Claimed last winter as a versatile, defensive-minded player, Danks had a major-league stint this season that consisted of four in-game substitutions. He struck out in 27.2 percent of his plate appearances in triple A. Expect him to be a 40-man-roster casualty over the winter.

Kelly Dugan

The oft-injured former second-round draft pick finally reached triple A, but he hit only .221 and slugged just .298 once there. The 2016 season could be make or break for Dugan.

Jeff Francoeur

The jovial veteran proved a valuable presence for the Phillies' young clubhouse. Although there might not be much playing time for him, Francoeur could come back on another one-year deal.

Odubel Herrera

Herrera was not only the team's biggest surprise, the Rule 5 draft pick was also its MVP. He has hit .290 in his first season above double A and played above-average center-field defense despite this being his first year at the position. The energetic Venezuelan put himself in the Phillies' plans.

Catchers

Jorge Alfaro

The Phillies hope Alfaro is their catcher of the future. One of the prizes of the Cole Hamels deal, he will have all eyes on him in spring training.
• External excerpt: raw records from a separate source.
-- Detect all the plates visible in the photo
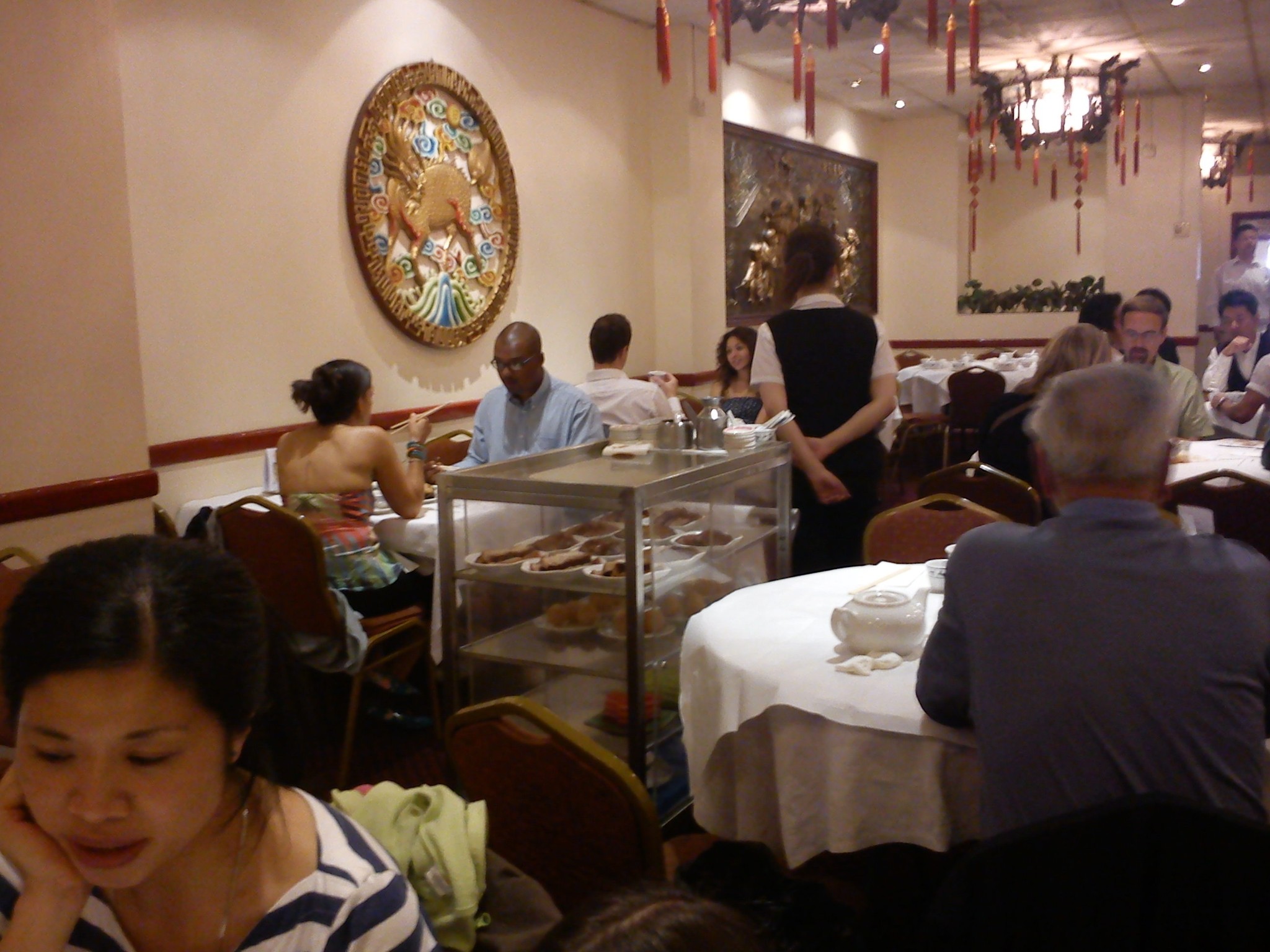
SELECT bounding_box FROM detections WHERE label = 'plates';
[639,510,705,527]
[670,530,744,552]
[463,549,546,567]
[578,665,689,810]
[537,570,731,640]
[561,523,624,540]
[368,465,461,514]
[595,508,650,527]
[580,558,670,583]
[569,539,651,560]
[637,545,706,564]
[521,552,606,579]
[610,526,685,542]
[515,534,588,557]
He will likely begin next year in double A and is not expected to crack the majors until 2017.

Erik Kratz

The Telford native bounced around baseball this year and will probably have to look elsewhere to find a major-league backup gig. Andrew Knapp, the Phillies' breakout minor-league position player of 2015, will likely handle everyday duties in triple A next year, leaving one less spot for Kratz.

Carlos Ruiz

Next year is the final one of Ruiz's contract. The seldom-used veteran will be 37 and make $8.5 million. He will likely find himself again in a backup role behind Cameron Rupp.

Cameron Rupp

Rupp, 27, has yet to prove he is more than a backup catcher in the long term, but he should continue to play every day until Knapp and Alfaro are ready for the big leagues. Rupp handled the Phillies' young starting staff well and displayed a strong arm from behind the plate.